Required work ▸ Leave out the pictures, and copy exactly the lines from the line with "Thumbnail - Das" through the last line of the data below.

[[ Record excerpts, beginning ]]

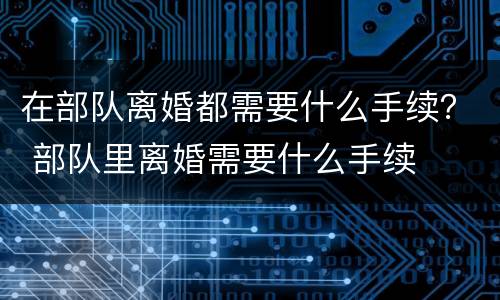 在部队离婚都需要什么手续？ 部队里离婚需要什么手续
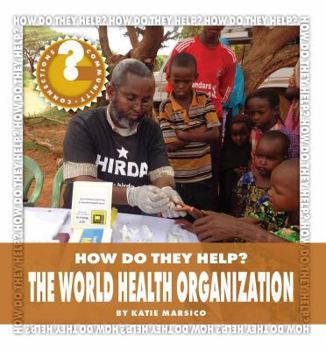 The World Health Organization - Book  of the How Do They Help?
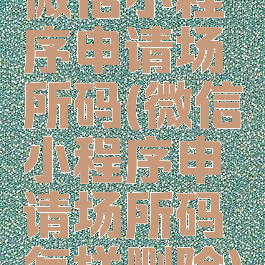 微信小程序申请场所码(微信小程序申请场所码怎样删除)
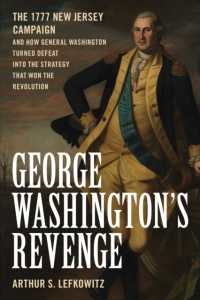 George Washington's Revenge : The 1777 New Jersey Campaign and How General Washington Turned Defeat into the Strategy That Won the Revolution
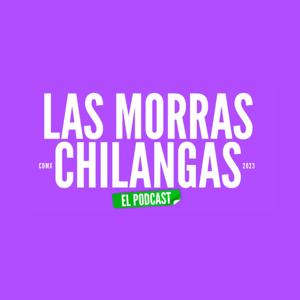 Las Morras Chilangas El Podcast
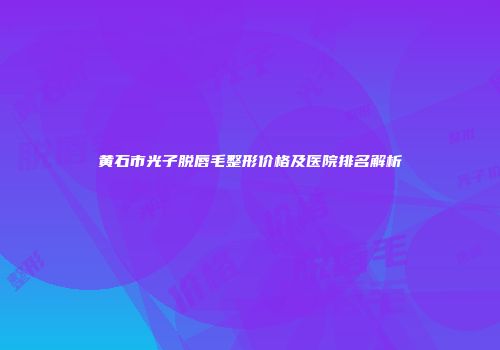 黄石市光子脱唇毛整形价格及医院排名解析
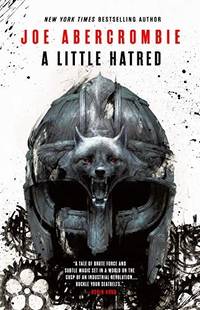 A Little Hatred (The Age of Madness) by Joe Abercrombie - Hardcover - 2019 - from Wilmington Books (SKU: ABE-1577404593538)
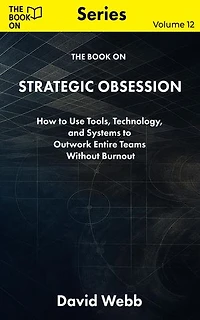 The Book On Strategic Obsession: How to Turn Long-Term Thinking Into a Competitive Weapon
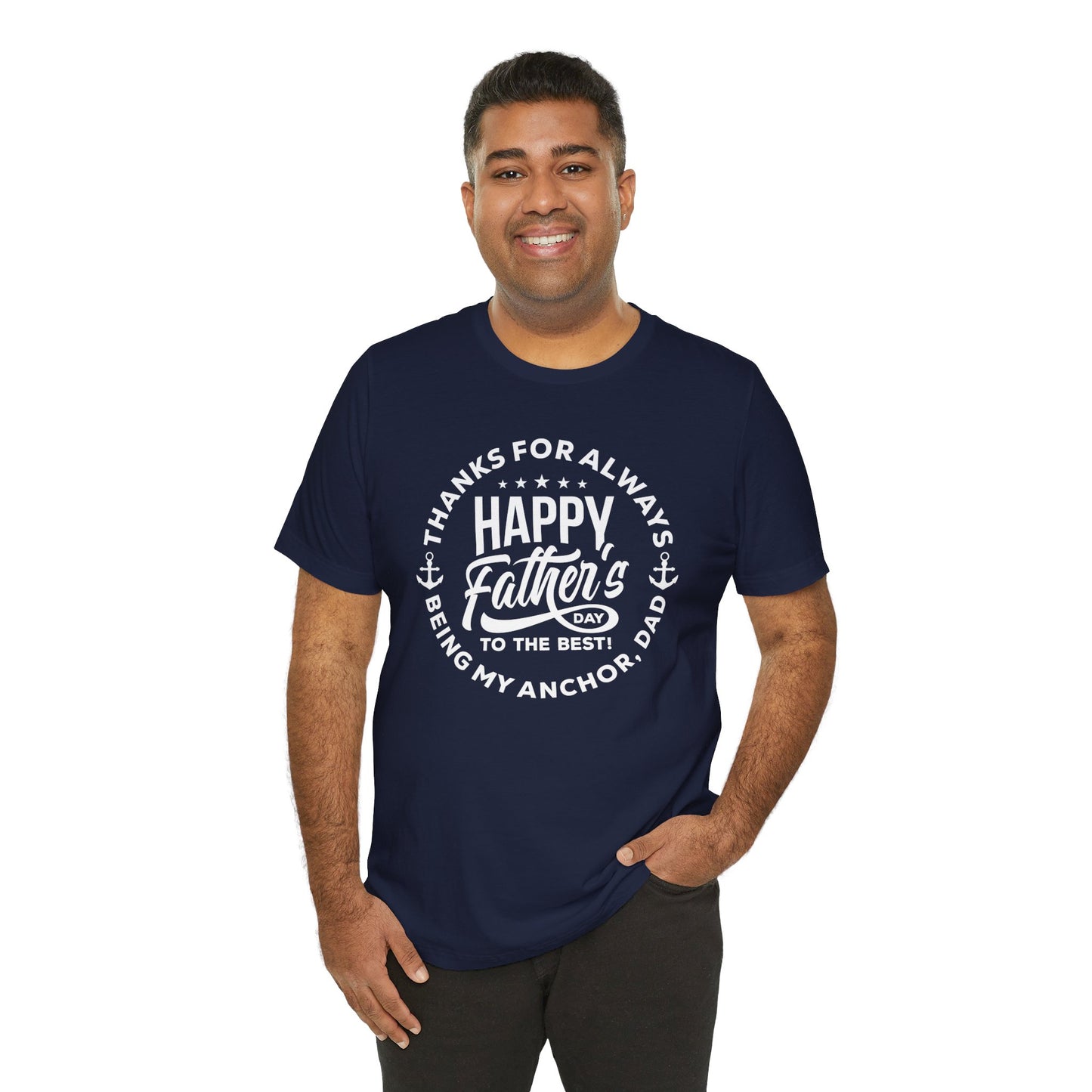 "Thanks for always being my anchor, Dad. Happy Father's Day to the best!" - Unisex Jersey Short Sleeve Tee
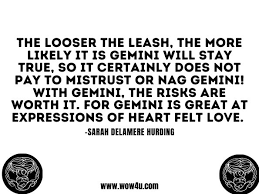 Maybe you would like to learn more about one of these? 23 Gemini Quotes Inspirational Words Of Wisdom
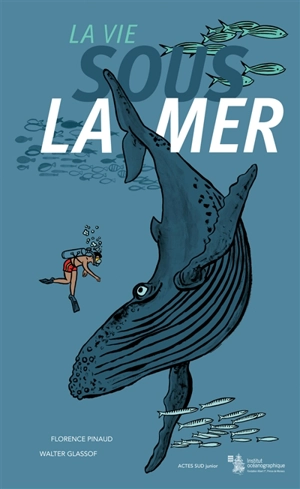 La vie sous la mer - Florence Pinaud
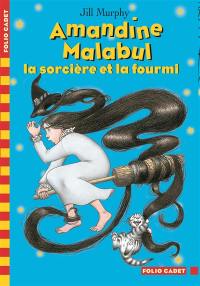 Amandine Malabul. La sorcière et la fourmi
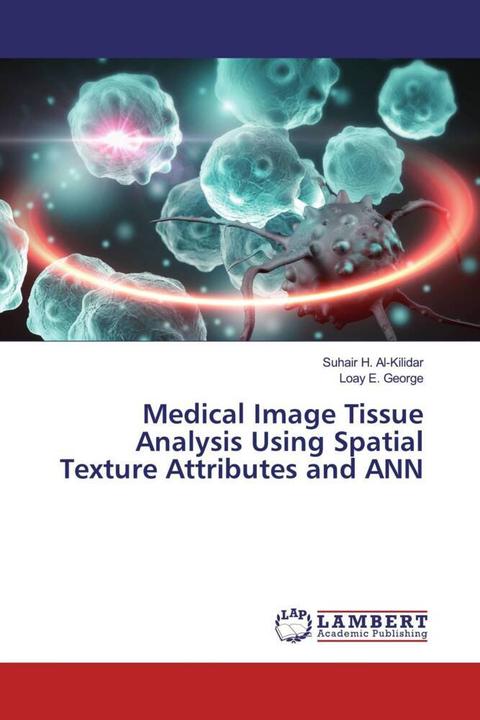 Produktbild Medical Image Tissue Analysis Using Spatial Texture Attributes and ANN (Deutsch, Loay E. George, Suhair H. Al-Kilidar, 2018)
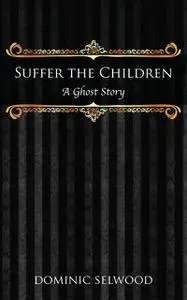 «Suffer the Children: A Ghost Story» by Dominic Selwood
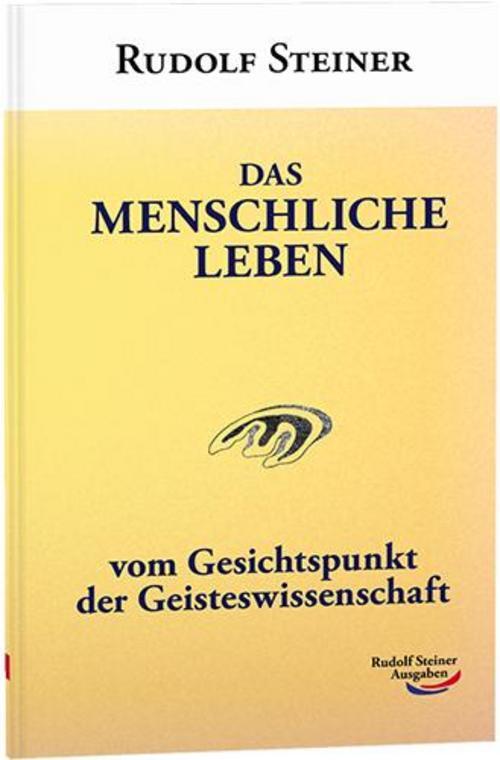 Thumbnail - Das Menschliche Leben Rudolf Steiner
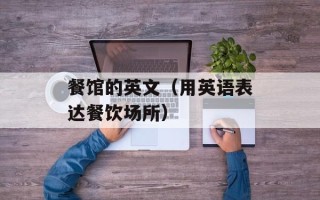 餐馆的英文（用英语表达餐饮场所）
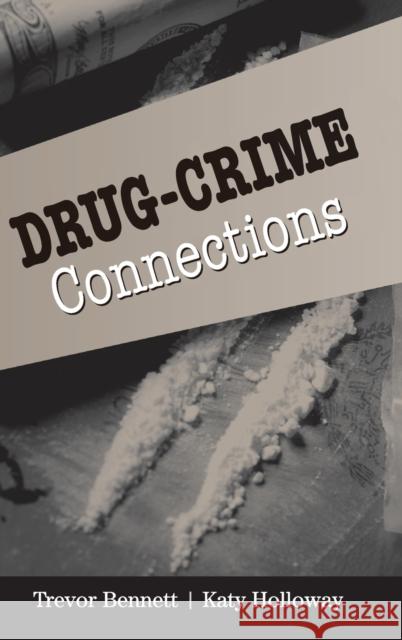 Drug-Crime Connections Trevor Bennett Katy Holloway 9780521867573 Cambridge University Press - książka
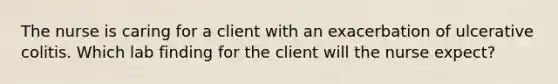 The nurse is caring for a client with an exacerbation of ulcerative colitis. Which lab finding for the client will the nurse expect?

[[ Record excerpts, end ]]

Task solution ▸
 Thumbnail - Das Menschliche Leben Rudolf Steiner
 餐馆的英文（用英语表达餐饮场所）
 Drug-Crime Connections Trevor Bennett Katy Holloway 9780521867573 Cambridge University Press - książka
 The nurse is caring for a client with an exacerbation of ulcerative colitis. Which lab finding for the client will the nurse expect?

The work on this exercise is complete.